-- Text follows --
The international dimension of sporting competition has been considered extensively in sociological literature by scholars like David Black and Robert Redeker. A few seminal case studies highlighting the part played by international sport in international relations and diplomacy have also recently been published, including articles by Manzenreiter (Citation2008) and Chehabi (Citation2001). However, the publication of these works highlighted the fact that no systematic attempt to understand international sport and its rôle in diplomacy had yet been undertaken. We decided to establish the research group in an attempt to fill that void.

The time for a systematic investigation of sports-diplomacy is ripe for two primary reasons. First, nowhere has the diffusion and redistribution of political and economic power in our globalizing world been more visible to the general public and scholars alike than in international sport. Around the world on any given day, at almost any hour, sporting experiences that once were limited to thousands are now shared by millions. Now, the UEFA Champions League, the National Basketball Association, Formula One motorsports or Master's Series tennis matches are experiences shared even by people with access to the most rudimentary technologies, particularly across the Global South. Kicked off by the Beijing Summer Olympics, the period since 2008 has witnessed the spread of the world's largest sporting mega-events, the Olympic Games and the FIFA football (soccer) World Cup, to the BRICS nations, with the 2010 FIFA World Cup in South Africa, upcoming Olympiads in Sochi, Russia (2014), and Rio de Janeiro, Brazil (2016), and the 2014 FIFA World Cup in Brazil.
-- Text concluded --
• _What this exercise asks_
**a.** From the sports diplomacy passage, output the words from "The international dimension" to "fill that void." without any changes.
**b.** According to the sports diplomacy passage, why did the authors set up their research group? Answer in one to three sentences.
**c.** Resume the passage on sports diplomacy at the point where it stops.
-- Supplied data follows --
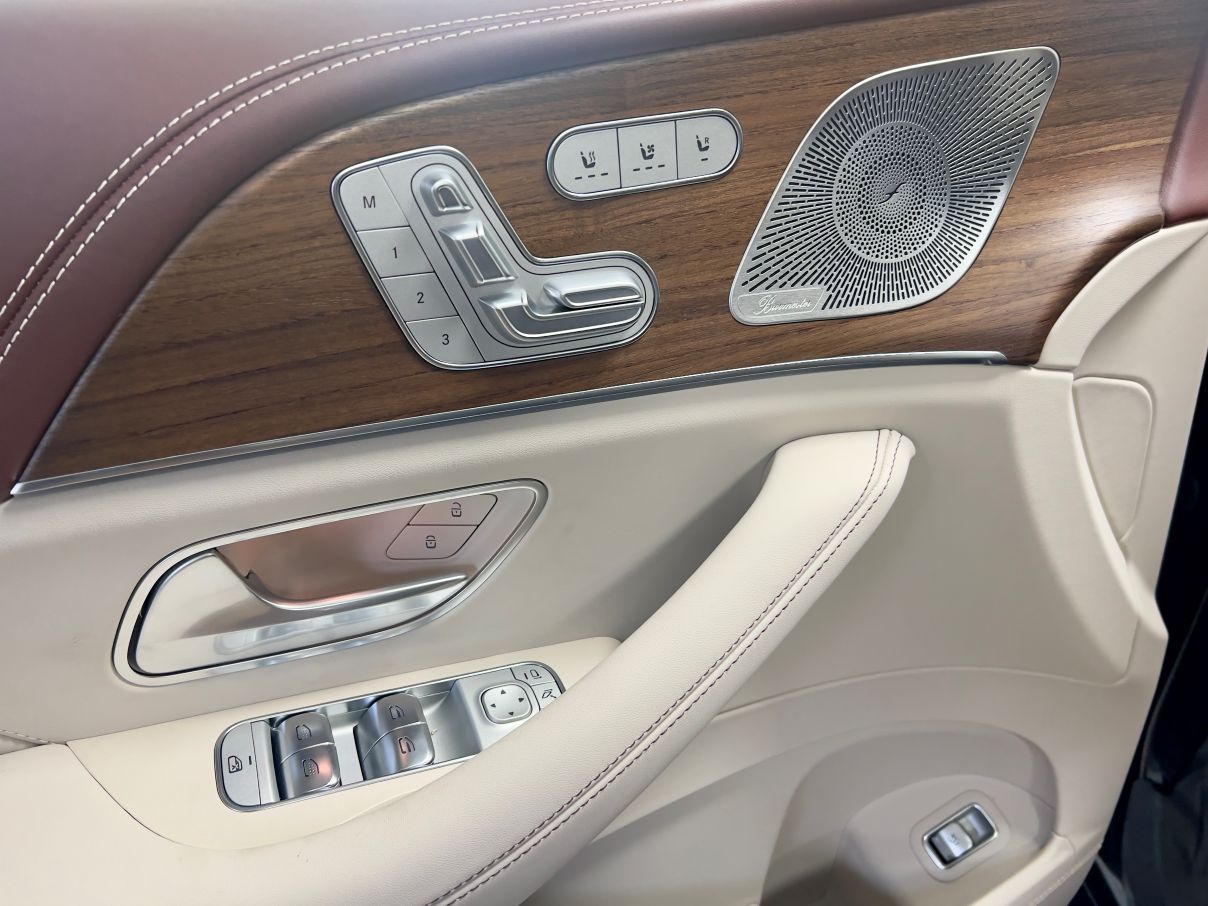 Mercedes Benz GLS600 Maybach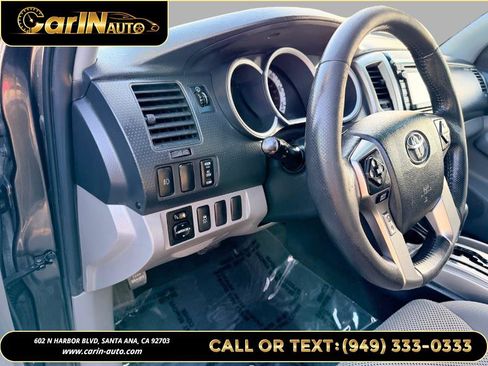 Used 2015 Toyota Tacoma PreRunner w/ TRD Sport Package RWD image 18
-- Supplied data concluded --
• _Answers to the tasks_
**a.**
The international dimension of sporting competition has been considered extensively in sociological literature by scholars like David Black and Robert Redeker. A few seminal case studies highlighting the part played by international sport in international relations and diplomacy have also recently been published, including articles by Manzenreiter (Citation2008) and Chehabi (Citation2001). However, the publication of these works highlighted the fact that no systematic attempt to understand international sport and its rôle in diplomacy had yet been undertaken. We decided to establish the research group in an attempt to fill that void.

**b.** The published studies had shown that nobody had yet made a systematic attempt to understand international sport and its role in diplomacy. The authors founded the research group to fill that gap.

**c.**
The second rationale for investigating sports-diplomacy at this juncture is the relative rise in the importance of soft power, the power to persuade and attract, as a major development in international relations since the end of the Cold War. As diplomacy is one of the primary and perhaps most important tools of soft power, there has been a heightened interest in diplomacy, and in particular the techniques of public diplomacy and place branding, amongst scholars and the general public alike. International sporting competition is perceived increasingly as an ideal channel for nations, regions and cities to share their identities, their merits and ‘brands' with the rest of the world.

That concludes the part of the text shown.